- ABOUT THIS EXERCISE -
Set out the records below again exactly; skip the images.

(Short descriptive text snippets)
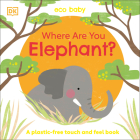 Eco Baby Where Are You Elephant?: A Plastic-free Touch and Feel Book Cover Image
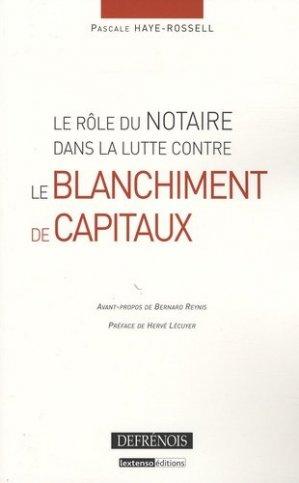 Le rôle du notaire dans la lutte contre le blanchiment de capitaux - Répertoire Defrénois - 9782856231456 -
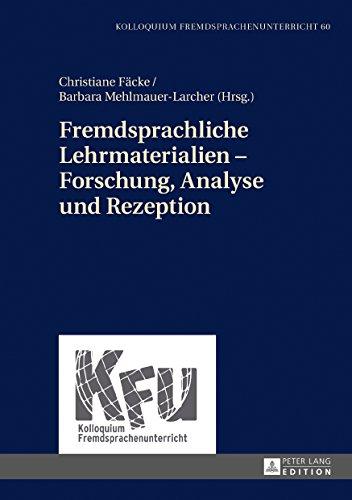 Fremdsprachliche Lehrmaterialien Forschung, Analyse und Rezeption (Kolloquium Fremdsprachenunterricht 60)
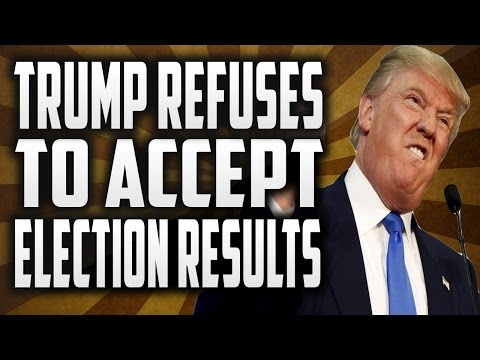 Trump Refuses to Accept Election Results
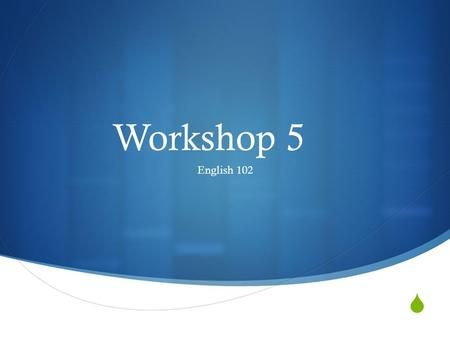  Workshop 5 English 102.  1. Present your Collage 2. Discuss with partner cities you saw in the videos and complete the sentence stems.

- EXERCISE ANSWER -
 Eco Baby Where Are You Elephant?: A Plastic-free Touch and Feel Book Cover Image
 Le rôle du notaire dans la lutte contre le blanchiment de capitaux - Répertoire Defrénois - 9782856231456 -
 Fremdsprachliche Lehrmaterialien Forschung, Analyse und Rezeption (Kolloquium Fremdsprachenunterricht 60)
 Trump Refuses to Accept Election Results
  Workshop 5 English 102.  1. Present your Collage 2. Discuss with partner cities you saw in the videos and complete the sentence stems.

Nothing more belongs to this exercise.